How etioplasts transform into chloroplasts
You can observe that the newly germinated seeds are yellow because plastids develop into pale yellow etioplasts in the dark. Etioplasts enclosed by a double membrane are usually ellipsoidal. They are smaller than chloroplasts and about 3 micrometers long. There is no flattened thylakoid in the stroma. Their endomembrane system folded inward to form crystal-like tubular structures called prolamellar body.
Although lacking in chlorophyll, they are rich in chlorophyll precursors, carotenoids and POR (an enzyme). When etioplasts are exposed to light, the prolamellar body begins to disintegrate. Chlorophyll precursors are made into chlorophyll via POR. Vesicles increase in number and merge into flattened thylakoids. This is a very rapid process. Photosystem I is assembled within 15 minutes. Photosystem II starts to work in about 2 hours. Proteins such as electron transport chain and ATP synthase are also assembled within 2 to 3 hours. Most of these proteins are encoded by cell nucleus and enter the stroma via transmembrane proteins in chloroplast. If the plant is placed in a dark environment, chloroplast will degrade to etioplasts.
Functions and morphology of chloroplasts
Etioplasts are considered intermediate in the dim condition. If they are exposed to sunlight, chloroplasts are derived from proplastids directly. This process is similar to the differentiation of etioplasts and has already been discussed in the previous paragraph. Chloroplasts make glucose from light energy, carbon dioxide and water, and release oxygen. Glucose is made into sucrose and transported to other tissues, or it is synthesized into starch that is stored in chloroplasts temporarily. Starch is broken down at night to provide energy and materials for life activities. In addition to carbohydrates, amino acids, and fatty acids are also produced here.
Some algae have one or several large chloroplasts whose shapes are like cups, bands, spirals, etc. The mature chloroplasts in higher plants are small ellipsoids. They are pushed against the cell wall by turgid central vacuole, and covers the cell as a single layer. Their size is about 5-10 micrometers. Each mesophyll cell generally contains 20 to 200 chloroplasts. It is estimated that there are astonishingly 500,000 ones per square millimeter in a leaf. This greatly increases the area for photosynthesis. Chloroplasts change their distribution according to light intensity. Weak light prompts them to distribute at the top of mesophyll cells to receive more sunlight. When the light is too strong, they are located in the side to avoid excessive energy input.

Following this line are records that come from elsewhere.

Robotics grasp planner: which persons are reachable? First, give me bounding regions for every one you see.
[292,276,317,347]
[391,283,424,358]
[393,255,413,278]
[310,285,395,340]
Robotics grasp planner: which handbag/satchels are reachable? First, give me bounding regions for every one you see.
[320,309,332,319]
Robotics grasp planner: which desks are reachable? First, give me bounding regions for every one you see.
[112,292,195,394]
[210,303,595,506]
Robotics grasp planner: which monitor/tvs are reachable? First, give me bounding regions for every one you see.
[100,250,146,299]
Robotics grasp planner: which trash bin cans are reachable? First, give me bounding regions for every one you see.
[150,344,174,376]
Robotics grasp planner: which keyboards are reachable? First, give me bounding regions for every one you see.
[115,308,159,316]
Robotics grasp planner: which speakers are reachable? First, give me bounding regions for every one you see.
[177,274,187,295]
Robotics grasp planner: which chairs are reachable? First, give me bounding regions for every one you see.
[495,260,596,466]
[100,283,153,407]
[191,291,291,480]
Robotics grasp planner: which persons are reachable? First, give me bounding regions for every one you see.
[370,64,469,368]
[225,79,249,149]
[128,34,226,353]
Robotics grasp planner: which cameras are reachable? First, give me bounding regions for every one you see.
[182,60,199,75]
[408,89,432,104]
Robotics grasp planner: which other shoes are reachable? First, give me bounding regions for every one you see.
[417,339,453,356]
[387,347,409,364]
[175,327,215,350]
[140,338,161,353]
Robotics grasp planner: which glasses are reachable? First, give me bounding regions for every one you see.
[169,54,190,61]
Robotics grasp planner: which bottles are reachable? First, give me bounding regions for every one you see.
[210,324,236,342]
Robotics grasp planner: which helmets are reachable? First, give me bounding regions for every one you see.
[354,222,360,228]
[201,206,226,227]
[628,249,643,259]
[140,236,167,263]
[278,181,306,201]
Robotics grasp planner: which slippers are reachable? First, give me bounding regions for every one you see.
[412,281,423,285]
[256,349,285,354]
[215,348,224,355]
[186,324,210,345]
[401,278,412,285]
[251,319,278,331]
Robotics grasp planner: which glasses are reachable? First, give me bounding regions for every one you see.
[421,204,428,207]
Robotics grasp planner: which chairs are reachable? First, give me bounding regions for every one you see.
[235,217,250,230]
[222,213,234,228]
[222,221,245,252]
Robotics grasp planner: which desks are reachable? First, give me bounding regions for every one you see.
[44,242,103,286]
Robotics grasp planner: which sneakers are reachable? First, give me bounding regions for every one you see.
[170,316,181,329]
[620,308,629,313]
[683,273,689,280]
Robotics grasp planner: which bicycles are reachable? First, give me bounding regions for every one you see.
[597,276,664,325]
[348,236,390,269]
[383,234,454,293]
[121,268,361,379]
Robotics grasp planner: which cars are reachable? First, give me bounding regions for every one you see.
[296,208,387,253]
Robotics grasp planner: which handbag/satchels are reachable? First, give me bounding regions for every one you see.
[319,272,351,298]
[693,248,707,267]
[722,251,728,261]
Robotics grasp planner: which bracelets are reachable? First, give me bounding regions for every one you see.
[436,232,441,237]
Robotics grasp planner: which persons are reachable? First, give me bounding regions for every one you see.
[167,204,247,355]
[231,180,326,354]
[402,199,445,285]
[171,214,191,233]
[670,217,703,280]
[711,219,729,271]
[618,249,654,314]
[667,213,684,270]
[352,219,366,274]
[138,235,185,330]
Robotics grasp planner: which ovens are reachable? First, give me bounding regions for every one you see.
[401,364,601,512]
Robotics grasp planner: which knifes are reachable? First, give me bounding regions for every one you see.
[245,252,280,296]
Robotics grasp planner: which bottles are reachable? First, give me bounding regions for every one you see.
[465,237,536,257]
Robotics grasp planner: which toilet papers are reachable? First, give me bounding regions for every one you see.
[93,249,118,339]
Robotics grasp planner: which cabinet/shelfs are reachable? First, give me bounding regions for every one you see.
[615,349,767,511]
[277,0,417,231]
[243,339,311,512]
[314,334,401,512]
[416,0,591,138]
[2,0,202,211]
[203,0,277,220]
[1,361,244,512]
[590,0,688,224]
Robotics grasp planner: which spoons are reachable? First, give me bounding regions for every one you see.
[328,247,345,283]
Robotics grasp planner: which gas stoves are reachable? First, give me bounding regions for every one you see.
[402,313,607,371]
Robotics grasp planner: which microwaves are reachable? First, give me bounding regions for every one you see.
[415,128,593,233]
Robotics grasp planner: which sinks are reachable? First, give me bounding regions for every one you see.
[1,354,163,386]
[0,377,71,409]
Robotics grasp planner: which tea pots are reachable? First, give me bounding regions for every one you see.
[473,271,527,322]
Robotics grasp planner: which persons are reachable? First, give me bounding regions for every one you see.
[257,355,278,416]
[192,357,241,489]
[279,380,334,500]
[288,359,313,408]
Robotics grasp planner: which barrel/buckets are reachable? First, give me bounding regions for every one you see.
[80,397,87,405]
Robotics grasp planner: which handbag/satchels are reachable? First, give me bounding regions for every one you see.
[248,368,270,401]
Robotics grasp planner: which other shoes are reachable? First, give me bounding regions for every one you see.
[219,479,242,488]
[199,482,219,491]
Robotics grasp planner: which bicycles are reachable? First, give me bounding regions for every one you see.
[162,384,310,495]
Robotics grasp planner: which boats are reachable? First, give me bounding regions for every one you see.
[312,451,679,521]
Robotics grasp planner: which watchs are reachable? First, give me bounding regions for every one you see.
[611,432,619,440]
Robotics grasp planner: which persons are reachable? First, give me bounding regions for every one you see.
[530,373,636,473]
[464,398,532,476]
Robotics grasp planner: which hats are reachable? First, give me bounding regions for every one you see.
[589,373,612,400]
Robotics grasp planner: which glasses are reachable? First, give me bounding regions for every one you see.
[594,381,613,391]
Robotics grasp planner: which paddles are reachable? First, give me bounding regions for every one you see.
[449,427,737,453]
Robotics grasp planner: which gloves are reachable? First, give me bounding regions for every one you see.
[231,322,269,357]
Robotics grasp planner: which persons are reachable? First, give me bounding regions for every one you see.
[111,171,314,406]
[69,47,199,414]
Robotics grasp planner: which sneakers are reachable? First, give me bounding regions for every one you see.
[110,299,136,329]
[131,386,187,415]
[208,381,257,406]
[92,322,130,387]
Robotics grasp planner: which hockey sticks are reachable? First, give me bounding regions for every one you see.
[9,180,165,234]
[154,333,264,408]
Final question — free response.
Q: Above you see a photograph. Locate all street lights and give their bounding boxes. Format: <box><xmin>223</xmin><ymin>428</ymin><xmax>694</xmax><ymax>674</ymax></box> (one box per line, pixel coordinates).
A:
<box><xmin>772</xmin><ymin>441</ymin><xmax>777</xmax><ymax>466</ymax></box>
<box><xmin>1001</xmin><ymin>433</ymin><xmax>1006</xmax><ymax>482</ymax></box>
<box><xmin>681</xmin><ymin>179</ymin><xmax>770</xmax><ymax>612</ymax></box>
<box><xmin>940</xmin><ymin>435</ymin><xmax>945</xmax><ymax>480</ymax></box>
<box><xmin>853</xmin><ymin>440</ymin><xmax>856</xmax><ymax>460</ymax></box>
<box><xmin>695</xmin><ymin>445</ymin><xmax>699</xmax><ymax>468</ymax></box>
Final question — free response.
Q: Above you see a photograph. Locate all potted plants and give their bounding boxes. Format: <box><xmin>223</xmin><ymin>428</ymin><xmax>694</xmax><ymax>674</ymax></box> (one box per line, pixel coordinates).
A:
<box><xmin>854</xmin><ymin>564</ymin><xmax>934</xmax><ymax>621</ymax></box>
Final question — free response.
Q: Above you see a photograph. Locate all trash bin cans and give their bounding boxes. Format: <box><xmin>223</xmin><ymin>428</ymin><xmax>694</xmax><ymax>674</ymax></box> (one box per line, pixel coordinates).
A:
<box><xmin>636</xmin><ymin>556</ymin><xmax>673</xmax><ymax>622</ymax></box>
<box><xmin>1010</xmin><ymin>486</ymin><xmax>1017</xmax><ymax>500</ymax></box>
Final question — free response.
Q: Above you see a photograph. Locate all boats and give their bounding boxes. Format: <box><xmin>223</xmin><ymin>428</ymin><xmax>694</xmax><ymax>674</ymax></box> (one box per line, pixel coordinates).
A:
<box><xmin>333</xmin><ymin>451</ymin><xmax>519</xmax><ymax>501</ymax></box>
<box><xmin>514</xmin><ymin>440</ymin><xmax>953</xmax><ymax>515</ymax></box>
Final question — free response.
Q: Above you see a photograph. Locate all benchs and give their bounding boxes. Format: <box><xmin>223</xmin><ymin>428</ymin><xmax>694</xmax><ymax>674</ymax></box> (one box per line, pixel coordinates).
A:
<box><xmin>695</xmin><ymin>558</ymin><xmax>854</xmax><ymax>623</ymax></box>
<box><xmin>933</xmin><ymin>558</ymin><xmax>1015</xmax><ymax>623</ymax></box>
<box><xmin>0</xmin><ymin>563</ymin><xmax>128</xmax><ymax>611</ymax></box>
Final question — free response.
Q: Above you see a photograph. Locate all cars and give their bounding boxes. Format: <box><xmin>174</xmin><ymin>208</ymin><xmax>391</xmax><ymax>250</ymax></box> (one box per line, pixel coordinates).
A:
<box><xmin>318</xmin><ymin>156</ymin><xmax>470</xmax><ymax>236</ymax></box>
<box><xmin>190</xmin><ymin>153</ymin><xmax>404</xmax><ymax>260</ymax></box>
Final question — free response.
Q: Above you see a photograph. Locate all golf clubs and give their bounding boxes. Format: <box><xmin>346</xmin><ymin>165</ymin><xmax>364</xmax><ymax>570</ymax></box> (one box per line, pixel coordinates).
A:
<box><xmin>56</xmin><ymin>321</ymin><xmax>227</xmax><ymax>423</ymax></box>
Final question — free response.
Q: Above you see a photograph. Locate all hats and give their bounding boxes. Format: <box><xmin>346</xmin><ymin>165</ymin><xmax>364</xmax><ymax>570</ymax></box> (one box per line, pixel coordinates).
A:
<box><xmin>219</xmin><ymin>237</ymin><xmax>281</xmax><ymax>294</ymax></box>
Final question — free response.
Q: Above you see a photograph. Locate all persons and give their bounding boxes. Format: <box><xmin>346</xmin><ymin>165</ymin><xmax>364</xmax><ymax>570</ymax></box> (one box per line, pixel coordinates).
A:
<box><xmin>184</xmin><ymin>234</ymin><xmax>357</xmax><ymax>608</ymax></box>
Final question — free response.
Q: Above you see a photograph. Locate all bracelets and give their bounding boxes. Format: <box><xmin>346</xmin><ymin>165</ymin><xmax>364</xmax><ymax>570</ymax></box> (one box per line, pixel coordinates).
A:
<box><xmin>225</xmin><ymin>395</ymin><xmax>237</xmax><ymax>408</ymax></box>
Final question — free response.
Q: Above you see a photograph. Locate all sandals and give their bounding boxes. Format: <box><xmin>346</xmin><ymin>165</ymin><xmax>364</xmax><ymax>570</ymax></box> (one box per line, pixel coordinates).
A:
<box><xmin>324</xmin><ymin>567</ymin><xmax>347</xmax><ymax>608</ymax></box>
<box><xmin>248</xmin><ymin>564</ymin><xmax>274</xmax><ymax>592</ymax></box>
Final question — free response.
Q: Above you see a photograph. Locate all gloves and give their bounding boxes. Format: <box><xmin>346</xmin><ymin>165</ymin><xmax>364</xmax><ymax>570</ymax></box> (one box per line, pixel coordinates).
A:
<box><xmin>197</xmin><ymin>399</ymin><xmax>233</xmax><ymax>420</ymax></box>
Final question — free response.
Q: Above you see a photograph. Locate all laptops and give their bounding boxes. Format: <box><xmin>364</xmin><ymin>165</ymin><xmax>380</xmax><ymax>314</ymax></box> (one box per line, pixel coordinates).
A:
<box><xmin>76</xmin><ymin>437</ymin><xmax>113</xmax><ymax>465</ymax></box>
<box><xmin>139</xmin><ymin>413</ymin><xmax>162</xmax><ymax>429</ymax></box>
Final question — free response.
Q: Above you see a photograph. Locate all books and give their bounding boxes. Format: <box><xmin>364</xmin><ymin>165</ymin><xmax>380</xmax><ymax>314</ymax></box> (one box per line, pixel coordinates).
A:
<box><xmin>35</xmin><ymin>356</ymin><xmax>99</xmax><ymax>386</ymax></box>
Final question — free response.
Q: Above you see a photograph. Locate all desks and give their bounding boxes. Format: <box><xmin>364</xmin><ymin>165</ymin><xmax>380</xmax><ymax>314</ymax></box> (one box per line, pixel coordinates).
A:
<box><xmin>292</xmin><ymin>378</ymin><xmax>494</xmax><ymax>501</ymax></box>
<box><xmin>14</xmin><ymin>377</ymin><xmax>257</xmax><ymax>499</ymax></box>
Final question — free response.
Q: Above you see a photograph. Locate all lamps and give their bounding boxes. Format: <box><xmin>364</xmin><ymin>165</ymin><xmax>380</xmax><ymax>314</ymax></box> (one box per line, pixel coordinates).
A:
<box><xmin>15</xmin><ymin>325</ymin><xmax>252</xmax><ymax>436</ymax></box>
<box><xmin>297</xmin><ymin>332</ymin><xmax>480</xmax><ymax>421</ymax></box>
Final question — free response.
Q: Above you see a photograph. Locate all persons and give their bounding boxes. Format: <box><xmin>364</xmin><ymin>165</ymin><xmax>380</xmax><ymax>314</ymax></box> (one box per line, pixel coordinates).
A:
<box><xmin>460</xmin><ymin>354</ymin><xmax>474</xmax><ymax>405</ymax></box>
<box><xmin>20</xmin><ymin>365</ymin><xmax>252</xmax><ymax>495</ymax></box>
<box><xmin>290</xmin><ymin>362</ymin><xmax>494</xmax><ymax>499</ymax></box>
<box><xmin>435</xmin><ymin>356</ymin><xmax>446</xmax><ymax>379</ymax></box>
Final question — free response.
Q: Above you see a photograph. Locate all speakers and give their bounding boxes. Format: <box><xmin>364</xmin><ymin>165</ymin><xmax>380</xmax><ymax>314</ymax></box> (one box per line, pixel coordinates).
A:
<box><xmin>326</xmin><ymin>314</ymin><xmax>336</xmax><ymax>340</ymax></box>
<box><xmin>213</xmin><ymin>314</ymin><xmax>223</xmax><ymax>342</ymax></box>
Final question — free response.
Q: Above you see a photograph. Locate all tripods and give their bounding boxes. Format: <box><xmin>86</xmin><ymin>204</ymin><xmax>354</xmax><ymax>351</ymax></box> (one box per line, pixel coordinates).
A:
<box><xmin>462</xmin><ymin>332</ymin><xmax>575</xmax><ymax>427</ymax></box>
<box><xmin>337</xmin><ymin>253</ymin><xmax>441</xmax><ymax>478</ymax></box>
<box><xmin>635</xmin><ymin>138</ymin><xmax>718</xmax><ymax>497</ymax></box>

Even in the same plant, chloroplasts differ in different tissues
Although both stems and leaves contain chloroplasts, their size, abundance, and thylakoid vary greatly. Each chloroplast can independently complete photosynthesis in C3 plant mesophyll cells. Palisade tissue in leaf upper surface is the main site of photosynthesis. In each palisade mesophyll cell, chloroplasts have hundreds or thousands of thylakoids that are often stacked into dozens of grana for larger area. The spongy tissue located on leaf lower surface is mainly responsible for gas exchange and transpiration. They can only utilize the residual sunlight filtered by the upper cells, so there are fewer chloroplasts and thylakoids. Although the mesophyll cells in here can also complete photosynthesis independently, their efficiency is lower than palisade tissue. Chloroplasts in other cells are even fewer and their development is inhibited. They can’t complete light reaction, but they are still the center of organic synthesis.
C4 plant cells can only perform certain steps of photosynthesis. Mesophyll cells have highly developed thylakoids for light-dependent reaction, but its stroma is mainly involved in fixing carbon dioxide into malic acid. The degenerated thylakoids in bundle sheath cells are not adept at absorbing light energy, so the main biochemical reaction is the release of carbon dioxide from malic acid and the Calvin cycle (C3 cycle). Division of labor and cooperation is an evolutionary strategy of C4 plants for arid and high-temperature environments. The C4 pathway utilizes water and carbon dioxide more efficiently, and the loss of energy and carbon is decreased in photorespiration, but the cost is that extra energy is required to transport and convert carbon molecules.